- _REQUIRED TASK 1_
Which court cases does the excerpt on GST cross-empowerment cite by name? List every one.

***

Much emphasis has been laid by Mr. Pasari on the issue of ‘cross empowerment’ viz., section. 6(2)(b) read with the Notification & the Clarification issued dated 05.10.2018 and 22.06.2020. He contends that undisputedly and undeniably, the entire proceedings were initiated as recent as 16.03.2023 by the inspecting team of State GST and based upon which, certain deposits have also been made and the State has also issued summons and notices from time to time, the last being 01.09.2023 under the signature of Assistant Commissioner of State Taxes (Investigation Bureau), Ranchi Circle, Ranchi.
6. Pasari has further contended that attachment of Bank Accounts by issuing GST DRC 22 has been carried out, exercising powers under section 83 of the Central Goods & Services Tax Act, 2017, which is in conflict with the notification issued by the CBEC from time to time, concerning guidelines for attachment of Bank Accounts. In order to buttress this submissions, the petitioner has relied upon the judgments rendered in the case of Vipul Chandra Pursottam Das Mahant Vs. Assistant Commissioner of State Taxes passed by the Gujarat High Court in R/Special Civil Application No. 9488 of 2023 dated 22.06.2023, relevant portion of which reads as follows:
5. In view of the aforesaid facts and circumstances of the present case, when the respondent no. 4 has initiated the inquiry and inspected the documents and carried out the inspection at the place of the petitioner and inquiry is going on in connection with five different Firms at present including M/s. J.M. Enterprise, for which, the summon was issued by the Respondent No. 1, whereas M/s Galaxy Enterprise, summon was issued by Respondent No. 2. Hence, we are of the view that the present petition deserves consideration.
5.1. The respondents no. 1 & 2 are directed to transfer the papers/documents to respondent no. 4 for necessary the papers/documents to respondent no. 4 for necessary inquiry/investigation in connection with both the Firms viz., M/s. J.M. Enterprise and M/s. Galaxy Enterprise.
5.2. The petitioner is directed to co-operate with the respondent no. 4 and produce necessary/required documents demanded by respondent no. 4 for the purpose of investigation/inquiry and thereafter, it is open for the respondent no. 4 to pass an appropriate order/take appropriate action in accordance with the law.
7. Learned counsel for the petitioner further relied upon the judgment and order dated 07.01.2021 passed by the Delhi High Court reported in 2021 SCC OnLine Del 3450 (RCI Industries & Technologies Ltd. Vs. Commissioner Dgst Delhi & Others.), which reads as follows:
“15. Since contentions have been raised with respect to the cross-empowerment of the Central and the State authorities, and it is asserted that there are no guidelines prescribed under the Act or the Rules, it would be profitable to throw some light on the issue. In this context, the letter issued by the Central Board of Indirect Taxes and Customs dated 5 October, 2018 which also finds mentions in the order of the Gujarat High Court in R/Special Civil Application No. 23279 of 2019 dated 27 December, 2019 titled Sureshbhai Gadhecha v. State of Gujarat, relied upon by the Petitioner, reads as under:
“LETT D. O.F. NO. CBEC/20/43/01/201 7-GST(FT.)
CLARIFICATIONS ON AMBIGUITY REGARDING INITIATION OF ENFORCEMENT ACTION BY CENTRAL TAX OFFICERS IN CASE OF TAXPAYERS ASSIGNED TO STATE TAX AUTHORITY AND VICE VERSA LETTER D.O.F. NO. CBEC/20/43/01/2017-GST(PT), DATED 5-10- 2018
It has been brought to the notice of the Board that there is ambiguity regarding initiation of enforcement action by the Central tax officers in case of taxpayer assigned to the State tax authority and vice versa.

***

- _REQUIRED TASK 2_
Could you rewrite the records below, putting "Based on the image" wherever "Given the image" appears and keeping everything else the same?

***

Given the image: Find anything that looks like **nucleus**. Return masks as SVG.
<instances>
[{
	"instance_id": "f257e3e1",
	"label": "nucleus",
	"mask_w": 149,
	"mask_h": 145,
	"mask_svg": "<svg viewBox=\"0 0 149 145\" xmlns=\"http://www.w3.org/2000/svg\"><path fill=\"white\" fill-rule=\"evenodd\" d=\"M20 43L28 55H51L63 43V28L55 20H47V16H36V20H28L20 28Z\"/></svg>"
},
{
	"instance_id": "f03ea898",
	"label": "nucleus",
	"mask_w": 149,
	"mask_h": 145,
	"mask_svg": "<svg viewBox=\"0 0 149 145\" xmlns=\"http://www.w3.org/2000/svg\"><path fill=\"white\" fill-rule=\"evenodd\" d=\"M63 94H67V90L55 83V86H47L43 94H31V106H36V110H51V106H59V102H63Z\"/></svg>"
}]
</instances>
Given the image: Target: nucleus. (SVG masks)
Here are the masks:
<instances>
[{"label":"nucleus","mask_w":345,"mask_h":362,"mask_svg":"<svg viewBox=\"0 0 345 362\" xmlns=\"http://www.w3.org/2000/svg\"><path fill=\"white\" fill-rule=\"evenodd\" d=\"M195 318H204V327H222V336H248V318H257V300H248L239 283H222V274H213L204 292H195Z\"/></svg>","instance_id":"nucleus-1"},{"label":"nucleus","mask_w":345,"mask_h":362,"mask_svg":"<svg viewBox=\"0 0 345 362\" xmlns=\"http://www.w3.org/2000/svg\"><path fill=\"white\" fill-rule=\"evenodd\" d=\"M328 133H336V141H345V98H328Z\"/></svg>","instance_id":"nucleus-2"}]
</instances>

***

- _FINAL RESULT 1_
- Vipul Chandra Pursottam Das Mahant Vs. Assistant Commissioner of State Taxes
- RCI Industries & Technologies Ltd. Vs. Commissioner Dgst Delhi & Others
- Sureshbhai Gadhecha v. State of Gujarat

- _FINAL RESULT 2_
Based on the image: Find anything that looks like **nucleus**. Return masks as SVG.
<instances>
[{
	"instance_id": "f257e3e1",
	"label": "nucleus",
	"mask_w": 149,
	"mask_h": 145,
	"mask_svg": "<svg viewBox=\"0 0 149 145\" xmlns=\"http://www.w3.org/2000/svg\"><path fill=\"white\" fill-rule=\"evenodd\" d=\"M20 43L28 55H51L63 43V28L55 20H47V16H36V20H28L20 28Z\"/></svg>"
},
{
	"instance_id": "f03ea898",
	"label": "nucleus",
	"mask_w": 149,
	"mask_h": 145,
	"mask_svg": "<svg viewBox=\"0 0 149 145\" xmlns=\"http://www.w3.org/2000/svg\"><path fill=\"white\" fill-rule=\"evenodd\" d=\"M63 94H67V90L55 83V86H47L43 94H31V106H36V110H51V106H59V102H63Z\"/></svg>"
}]
</instances>
Based on the image: Target: nucleus. (SVG masks)
Here are the masks:
<instances>
[{"label":"nucleus","mask_w":345,"mask_h":362,"mask_svg":"<svg viewBox=\"0 0 345 362\" xmlns=\"http://www.w3.org/2000/svg\"><path fill=\"white\" fill-rule=\"evenodd\" d=\"M195 318H204V327H222V336H248V318H257V300H248L239 283H222V274H213L204 292H195Z\"/></svg>","instance_id":"nucleus-1"},{"label":"nucleus","mask_w":345,"mask_h":362,"mask_svg":"<svg viewBox=\"0 0 345 362\" xmlns=\"http://www.w3.org/2000/svg\"><path fill=\"white\" fill-rule=\"evenodd\" d=\"M328 133H336V141H345V98H328Z\"/></svg>","instance_id":"nucleus-2"}]
</instances>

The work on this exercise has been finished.